1それでは返詩を。 死に惹かれ 羽を広げ 人間に轢かれ 蜘蛛の網にかかり 蟷螂の鎌に捕まり 台風の雨風に打ち滅ぼされる 保身は 果たせなかった その身の色彩をもっても 今は アスファルトの上を 飛ぶ いまだ残る色彩で 蝶の多くの同胞は すでに亡くなった 卵のまま 幼虫の時 また蛹で身動きできずに襲われ その膨大な死の上 蝶は飛んだ 今 命が果てたとしても 過去も未来も 現在すらなく 蝶はこの世界に飛んだ 儚く 儚い訳でもなく その命を遂行した 蝶も 我らも ここにいない命も 釈迦の入滅の時 集った者たちの末裔だ 手を合わす 輪廻がもしあるならば またこの世を飛べ 今はアスファルトに散り 咲くとしても
1人の心の脆さを蝶の儚さに例えている表現が上手いなと感じました。 蝶が潰されても他人事のように傍観する人々は一つの命が失われたことに気づかない。まるで現代の人間関係の希薄さと世の中の残酷さが生々しく感じられます。
1素敵な返詩ありがとうございます。 「その命を遂行した」「またこの世を飛べ」といったところ、私が書ききれなかった蝶の姿を魅せて下さり嬉しい限りです。存在を肯定された蝶は再び羽ばたくことが叶うのか。 これは見ものですね。

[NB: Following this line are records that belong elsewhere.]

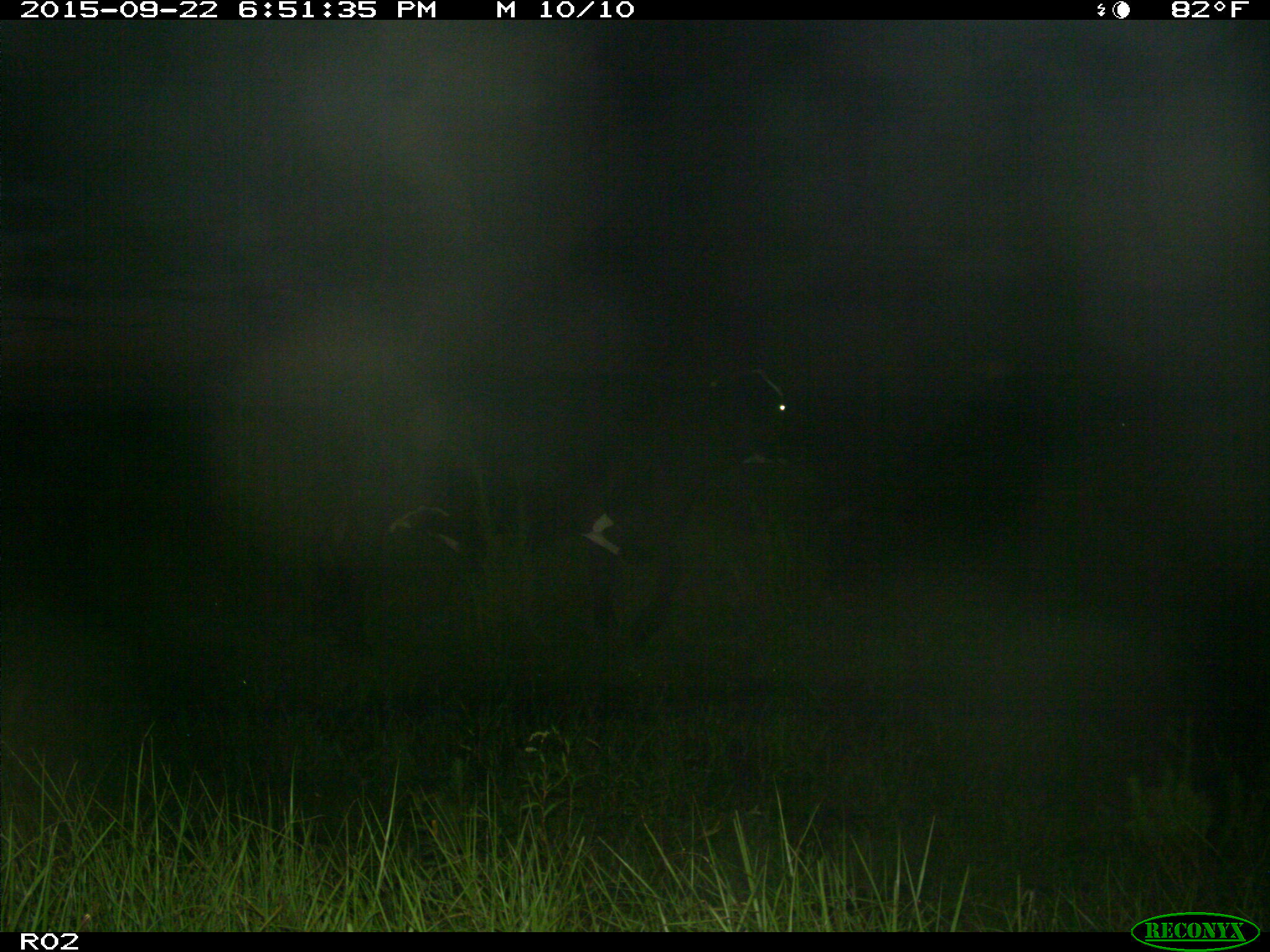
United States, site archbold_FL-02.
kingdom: Animalia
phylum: Chordata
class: Mammalia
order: Artiodactyla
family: Bovidae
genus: Bos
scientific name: Bos taurus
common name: domestic cow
Bos taurus (domestic cow).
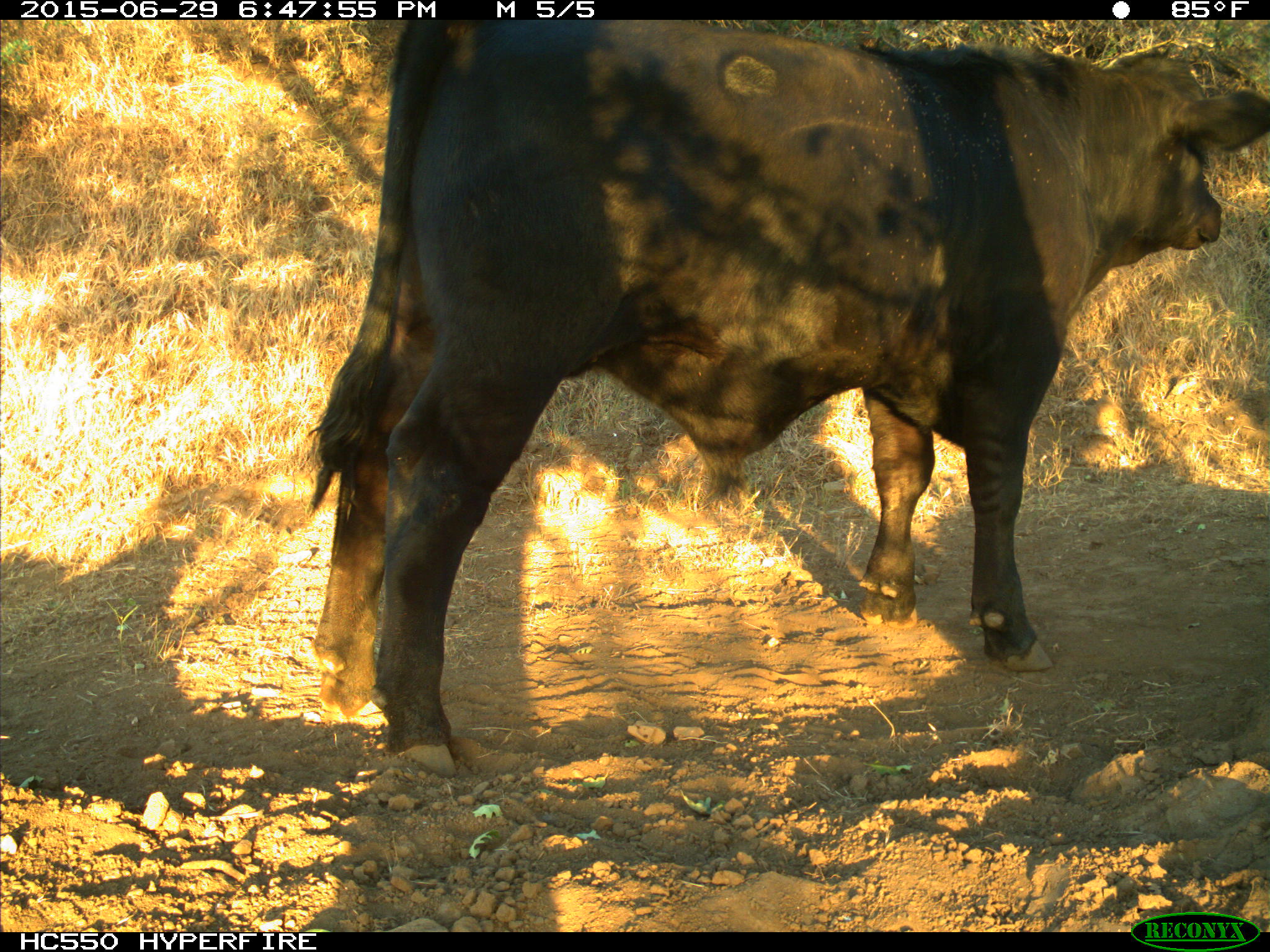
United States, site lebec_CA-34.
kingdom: Animalia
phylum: Chordata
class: Mammalia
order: Artiodactyla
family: Bovidae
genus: Bos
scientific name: Bos taurus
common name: domestic cow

0コメントありがとうございます。 他人事と自分事の境界が曖昧になってしまいがちな現代、模様の確固たる羽を持つのは難しくてたまりません。それでも、無情にも「頑張るしかない」と言われてしまえばそれまでなのです……難しいですね
1最後の「電子的な光に…」のところに安部公房の「砂の女」を読んだ時と似た無常感を感じ取れました。